Painful homecoming in Marawi

Residents on salvage run ahead of rebuilding even as soldiers recover unexploded bombs

An anguished resident trying to collect salvageable belongings from her destroyed house during a visit yesterday to the main battle area in the southern Philippine city of Marawi. After fleeing for their lives nearly a year ago, residents of the batt
An anguished resident trying to collect salvageable belongings from her destroyed house during a visit yesterday to the main battle area in the southern Philippine city of Marawi. After fleeing for their lives nearly a year ago, residents of the battle-scarred city were allowed to return for the first time to dig through the rubble that was once their homes. PHOTO: AGENCE FRANCE-PRESSE

MARAWI • After fleeing for their lives nearly a year ago, residents of the battle-scarred southern Philippine city of Marawi were allowed back yesterday for the first time - to dig through the rubble that was once their homes.

Swathes of the city were destroyed in five months of house-to-house fighting between troops and militants loyal to the Islamic State in Iraq and Syria (ISIS) group that killed nearly 1,200.

DIRECTIVES.
A. In the Marawi article, how long did the house-to-house fighting between troops and militants last?
B. Rewrite the Marawi article from "MARAWI • After" to "- to dig through the rubble that was once their homes.", changing "rubble" to "ruins".
C. Carry on the news story about residents returning to Marawi from where it stops.

DATA SEGMENT.

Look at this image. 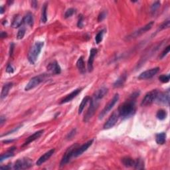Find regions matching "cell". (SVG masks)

OUTPUTS BY TASK.
A. Five months.

B.
MARAWI • After fleeing for their lives nearly a year ago, residents of the battle-scarred southern Philippine city of Marawi were allowed back yesterday for the first time - to dig through the ruins that was once their homes.

C.
The military said that even as displaced residents were being allowed to return home, soldiers were continuing to retrieve skeletal remains and unexploded bombs from the 24 villages where the heaviest fighting took place for five months from May 23.

Tearful residents yesterday dug charred furniture and broken toys from the ruins, which still conceal unexploded bombs dropped during the battles.

"I cried in anger, pain," Ms Samsida Mangcol, 44, told Agence France-Presse of the moment she saw what was left of her bridal boutique, which now has "I love ISIS" spray-painted across one its walls.

"I used to rent out clothes but now I have become a beggar asking my relatives for things to eat and wear," said the mother-of-three as she caressed a ruined wedding gown on a mannequin.

Marawi on Mindanao island, the principal Islamic city in the mainly Catholic Philippines, was besieged last year by hundreds of local and foreign gunmen waving black ISIS flags who attacked it in what authorities said was an attempt to establish a South-east Asian base.

Over the coming month, groups of residents will be allowed to return for up to three days each, to view their old homes and salvage what belongings they can before the rebuilding process starts, the authorities said.

Yesterday, some 7,000 people walked forlornly through streets littered with rubble, twisted metal, the skeletons of bullet-riddled cars and other debris.

"Our house was still new when we left it. We had prepared everything for Ramadan (the Islamic fasting month)," said Ms Maimona Ambola, a 44-year-old mother of seven. "A bomb has destroyed it all. Our bed has turned into ashes."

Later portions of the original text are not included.